And the famine was sore in the land.

This word “sore” is the same word translated as “grievous,” but it is also used in an unusual way in the Book of Exodus. It says in Exodus 4:10:

And Moses said unto JEHOVAH, O my Lord, I am not eloquent, neither heretofore, nor since thou hast spoken unto thy servant: but I am slow of speech, and of a slow tongue.

The word translated twice here as “slow” is the same Hebrew word translated as “grievous” or “sore.” It does not appear to make sense that Moses would say, “I am grievous of speech and of a grievous tongue.” It does carry the sense of “slow.” Moses is saying he does not speak quickly and neither does his tongue move quickly.

When we say we are in a grievous time period, what is one of the major things that serves to make it grievous or extremely difficult?
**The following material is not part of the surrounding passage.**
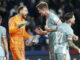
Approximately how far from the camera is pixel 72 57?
48.3 feet

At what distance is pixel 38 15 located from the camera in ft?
56.0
What makes the prolong Day of Judgment extremely difficult is the “slowness” in which it is being carried out – we are already several years into Judgment Day, which began on May 21, 2011 and it is already the year 2017. And when we look to the future, the evidence coming forth from the Bible is indicating 2033. That is sixteen years from now. When I and others hear that date, we feel cast down and sorrowful. It is just too long – it is slow. When something is quick, that is a different story. That is one of the reasons that people “signed up” maybe a year before 2011 or even six months or a month before then. Or, if they hear a date, they can become interested a couple of weeks before the date because that is quick. It would be a quick judgment. Traditionally, the churches taught (and God’s people agreed at that time) that the Bible taught a speedy judgment. The Great Tribulation would end and then the Judgment Day. For a while we thought the judgment would be over when God threw everyone in hell with a snap of the finger. However, the Bible tells us that it is not the nature of God’s judgment. It says in Ecclesiastes 8:11:

Because sentence against an evil work is not executed speedily, therefore the heart of the sons of men is fully set in them to do evil.

Is that not a very interesting verse?